Bücher, die mich geärgert haben, kann ich durch das Zimmer werfen ohne sie zu zerstören.

Mit einem dicken Buch erledige ich jede Wespe oder Spinne, die sich in mein Reich wagt!

Wenn die Zombie- oder eine andere Apokalypse über uns hereinbricht, dann habe ich zusätzliches Brennmaterial und jederzeit einen Fidibus zur Hand. Die Dünndruckausgaben kommen bei Toilettenpapierknappheit sehr gelegen. Und ein Buch über dem Herzen getragen, hat schon manche tödliche Kugel gestoppt.

Nachteilig allerdings sind allzu schwere, unhandliche Schwarten. Da schmerzen Hand und Arm. Und ich kann die Schriftgröße nicht ändern. Die Penguinausgabe von Anne Brontes „The Tenant of Wildfell Hall“ zum Beispiel ist nicht nur winzig gedruckt, der Zeilenabstand ist so eng, dass ich nach einer Seie kapituliert habe. Muss ich mir in meinem Alter nicht mehr zumuten.

Bücher nehmen Platz weg. Das ist nicht nur ein Nachteil, immerhin sind Bücherregale die schönsten Tapeten. Wenn ich allerdings an meinen Tod denke, dann muss sich irgendein armer  Kerl dereinst mit dem Ausräumen und Verteilen rumplagen. Einen Vorgeschmack bekommt man zu Lebzeiten bei Umzügen.

Welche vor- und Nachteile haben eBooks?

Eher ein Vorteil des Lesegerätes denn des elektronischen Buches: Es ist so hübsch leicht. Fontanes „Wanderungen durch die Mark Brandenburg“ in einem Band hat mir schon fast das Brustbein durchbrochen, aber Pepys sämtliche Tagebücher auf dem Kindle lagen federleicht im Händchen.

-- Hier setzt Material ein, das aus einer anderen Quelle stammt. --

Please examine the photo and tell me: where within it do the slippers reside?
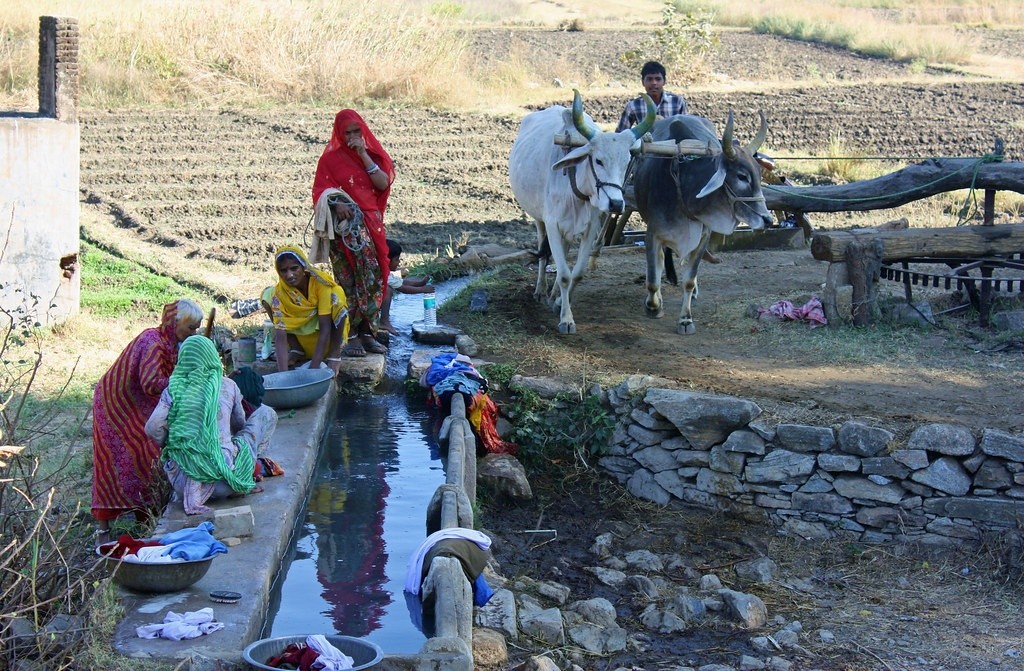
[344,343,366,356]
[362,341,388,353]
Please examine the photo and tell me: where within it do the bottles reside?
[423,278,436,327]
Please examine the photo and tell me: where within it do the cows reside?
[632,108,776,336]
[508,88,659,336]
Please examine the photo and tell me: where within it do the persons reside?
[91,240,434,544]
[313,109,396,356]
[615,62,726,265]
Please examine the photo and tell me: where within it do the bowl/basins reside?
[243,635,384,671]
[260,368,335,409]
[95,539,220,595]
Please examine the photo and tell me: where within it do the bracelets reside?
[366,164,381,176]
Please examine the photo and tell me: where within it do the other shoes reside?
[95,528,111,547]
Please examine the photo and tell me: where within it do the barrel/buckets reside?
[263,319,276,342]
[238,338,256,362]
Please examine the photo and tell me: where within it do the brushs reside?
[207,589,243,606]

Ich kann die Schriftgröße verändern.

Ich lese gerne auch ältere Schriften, etwa aus dem Barock. Vieles wird nicht mehr aufgelegt und ist nur noch antiquarisch erhältlich. Da macht mein Geldbeutel sehr schnell nicht mit. Aber als elektronische Version bekomme ich viele alte Bücher sogar gratis. Das war der ausschlaggebende Grund für mich, ein elektronisches Lesegerät zu kaufen.

Zu den Nachteilen siehe die Vorteile in der vorherigen Frage.

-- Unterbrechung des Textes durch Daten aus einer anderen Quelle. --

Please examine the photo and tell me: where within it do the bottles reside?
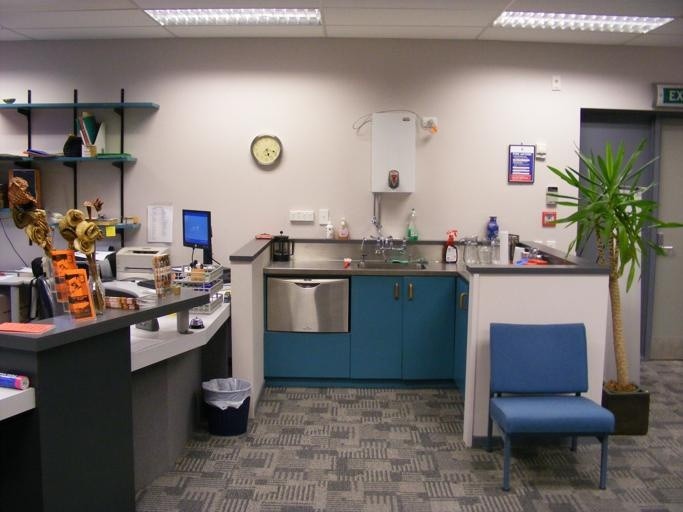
[485,216,499,239]
[272,231,294,262]
[455,238,499,266]
[326,217,335,239]
[508,233,543,265]
[407,208,418,241]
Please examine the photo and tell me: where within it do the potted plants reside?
[546,136,683,436]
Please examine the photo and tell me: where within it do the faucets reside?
[375,235,395,263]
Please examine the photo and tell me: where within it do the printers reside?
[116,246,169,281]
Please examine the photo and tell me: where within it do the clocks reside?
[250,134,283,167]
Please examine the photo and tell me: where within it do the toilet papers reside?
[499,229,509,265]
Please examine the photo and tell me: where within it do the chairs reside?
[487,322,616,491]
[31,256,91,318]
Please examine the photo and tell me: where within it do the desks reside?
[130,282,232,492]
[0,387,36,422]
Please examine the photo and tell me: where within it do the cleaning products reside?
[442,228,458,263]
[406,207,419,242]
[327,221,335,239]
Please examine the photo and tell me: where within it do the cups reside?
[343,257,352,269]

Machst du deine Buch-Kaufentscheidung davon abhängig, ob das Buch in der von dir bevorzugten Version angeboten wird?

Meine Kaufentscheidung mache ich allein vom Inhalt abhängig. Dem Inhalt des Buches und dem Inhalt meines Geldbeutels. Wichtig ist auch, ob ich nur was zum schmökern suche oder mit dem Buch arbeiten und weiterleben will.

Und nun zu Zeitungen und Zeitschriften. Liest du die lieber auf Papier oder als Online-Ausgabe?

Ich muss gestehen: ich lese schon seit Jahren weder Zeitungen noch Zeitschriften. Ich krieg ja schon nicht alle Bücher gelesen, die ich habe. Nachrichten beziehe ich hauptsächlich aus Radio und Fernsehen. Halbwegs regelmäßig schaue ich auf die Internetseiten vom Guardian. Das war’s auch schon.

Warum bevorzugst du die Papier- bzw. die Online-Version?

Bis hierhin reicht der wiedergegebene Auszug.